**DOCUMENT SECTION**.
+ + +

Nigel Bathurst Hankin (1920-2007) was brought up by his grandmother in Bexhill, Sussex. He was sent to Burma during late World War II but the war ended around the time he reached Bombay, India (now Mumbai, India). He liked the bustle of the Indian Subcontinent (Delhi, India in particular) and consequently he lived there for the rest of his life.

One of his early formative experiences was watching the crowds at the funeral for Mohandas Karamchand Gandhi while he still wore the uniform of the newly defunct British Raj just after the formal Partition of India. His subsequent eclectic activities in India included running a mobile cinema. Later he worked for the British High Commission and during his tenure there he helped newcomers to India interpret the local mores and lingo. In 1992 he formally compiled his know-how into the book ""Hanklyn-Janklin"" which became well known to locals and foreigners to the Subcontinent alike.  This cross cultural dictionary is what he is most well known for and many critics compare it to the 19th Century book Hobson-Jobson.

+ + +

**DATA SHOWN**.
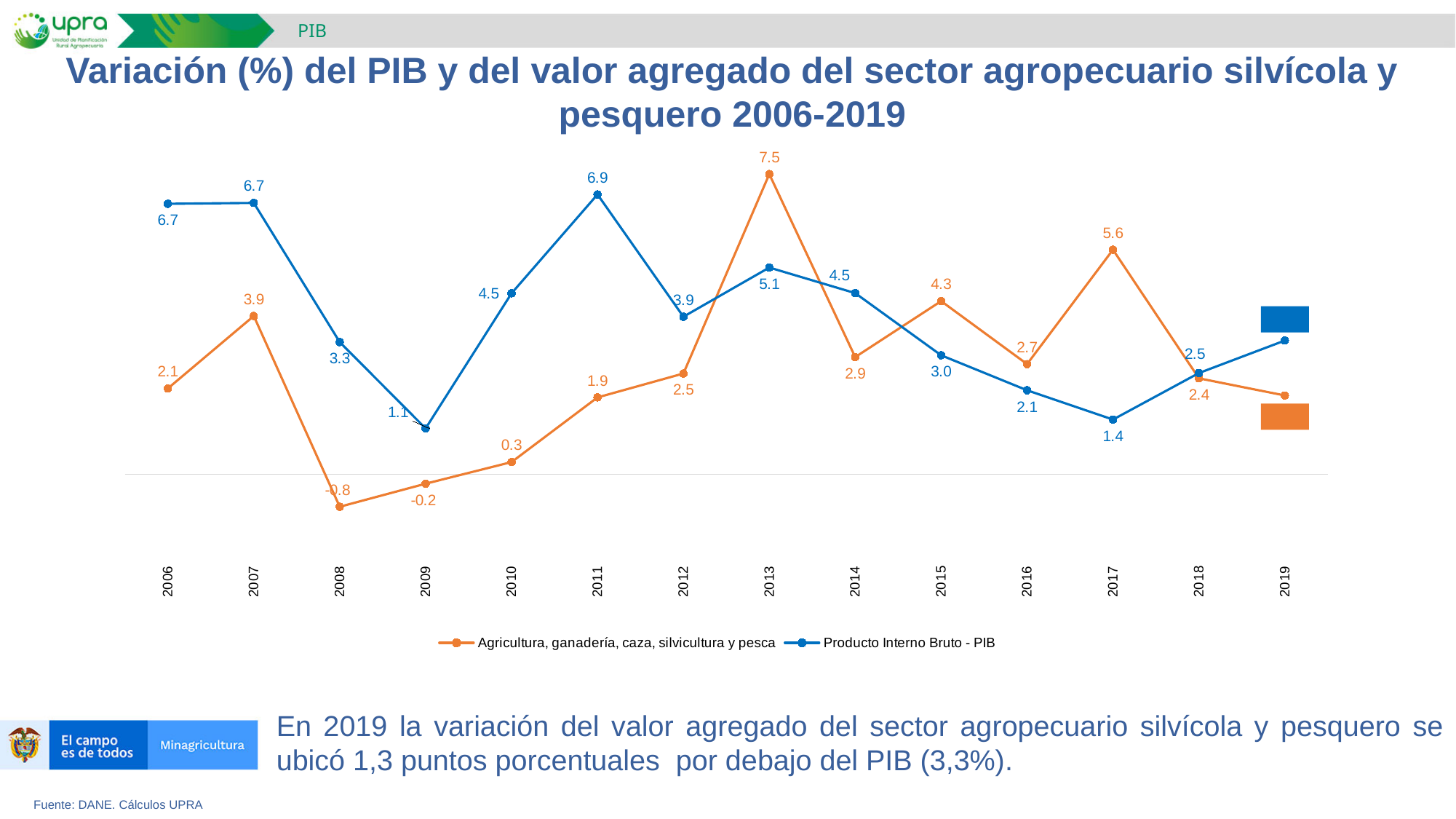
What is the value of the Agricultura, ganadería, caza, silvicultura y pesca series in 2013? 7.5 In 2013, how much higher is the Agricultura, ganadería, caza, silvicultura y pesca value than the Producto Interno Bruto - PIB value? 2.4 How many series does the chart legend list? 2 What type of chart is shown on the slide? Line chart Does the Producto Interno Bruto - PIB series rise or fall from 2014 to 2017? Fall How many years are shown on the x axis of the chart? 14 In which year does the Producto Interno Bruto - PIB series reach its lowest value? 2009 In which year does the Agricultura, ganadería, caza, silvicultura y pesca series reach its lowest value? 2008 What is the value of the Agricultura, ganadería, caza, silvicultura y pesca series in 2009? -0.2 In which year does the Agricultura, ganadería, caza, silvicultura y pesca series reach its highest value? 2013 In 2008, which series has the larger value: Agricultura, ganadería, caza, silvicultura y pesca or Producto Interno Bruto - PIB? Producto Interno Bruto - PIB What is the value of the Producto Interno Bruto - PIB series in 2011? 6.9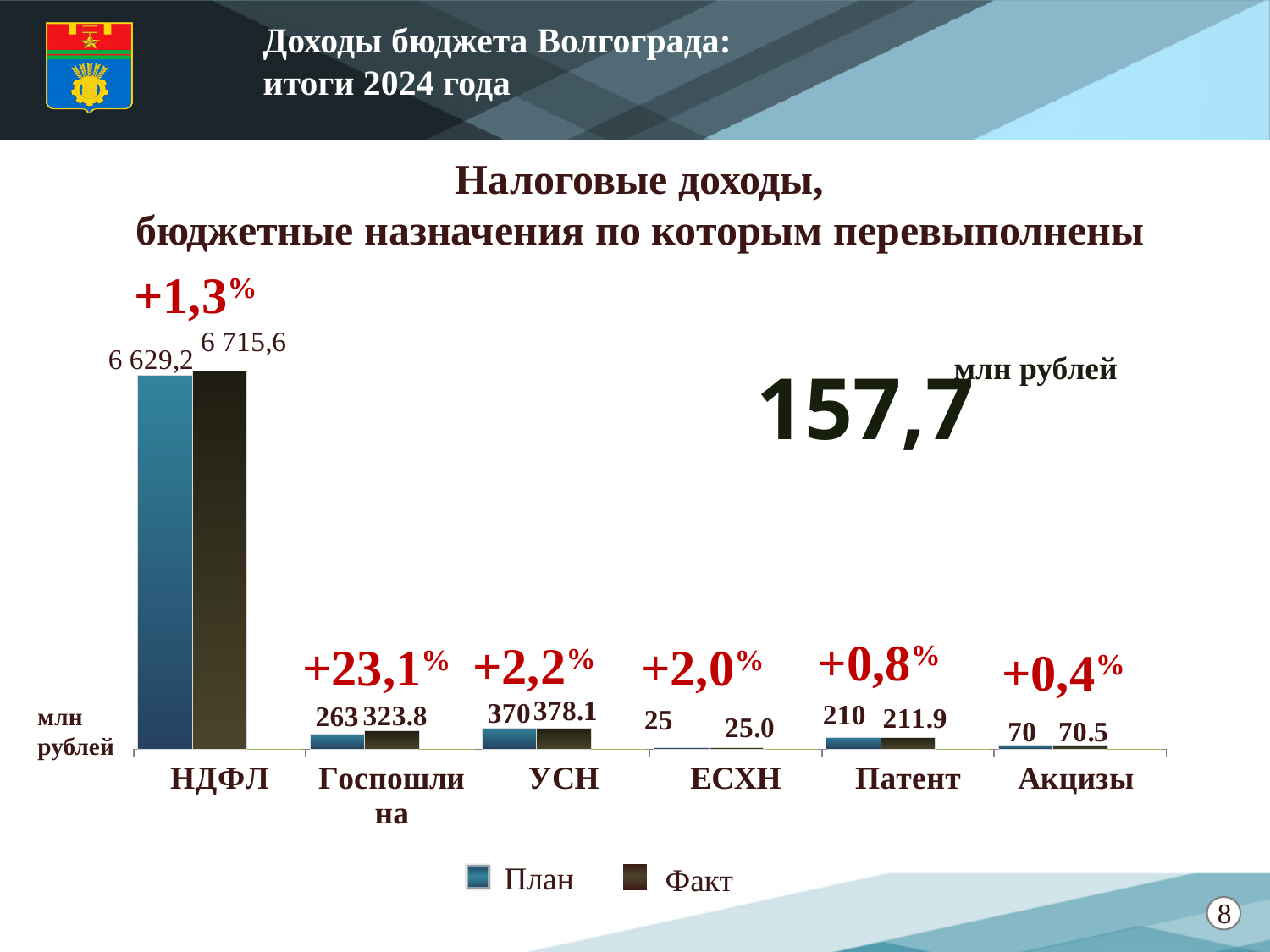
What is the Факт value for УСН? 378.1 What is the План value for НДФЛ? 6 629,2 Which is larger, the Факт value for УСН or the Факт value for Патент? УСН How many series does the legend list? 2 What percentage label is shown above the Госпошлина bars? +23,1% What is the difference between the Факт and План values for Госпошлина? 60.8 What is the Факт value for Госпошлина? 323.8 How many categories are shown on the x axis? 6 Which category has the lowest План value? ЕСХН What kind of chart is shown on the slide? bar chart Which category has the highest Факт value? НДФЛ What is the План value for Патент? 210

+ + +

**ASSIGNMENT**.
Transcribe part of the biography of Nigel Hankin word for word, starting at the words that contain "One of his early" and ending after "Century book Hobson-Jobson.". Leave the material out of this entirely.

**REPLY TO THE EXERCISE**.
One of his early formative experiences was watching the crowds at the funeral for Mohandas Karamchand Gandhi while he still wore the uniform of the newly defunct British Raj just after the formal Partition of India. His subsequent eclectic activities in India included running a mobile cinema. Later he worked for the British High Commission and during his tenure there he helped newcomers to India interpret the local mores and lingo. In 1992 he formally compiled his know-how into the book ""Hanklyn-Janklin"" which became well known to locals and foreigners to the Subcontinent alike.  This cross cultural dictionary is what he is most well known for and many critics compare it to the 19th Century book Hobson-Jobson.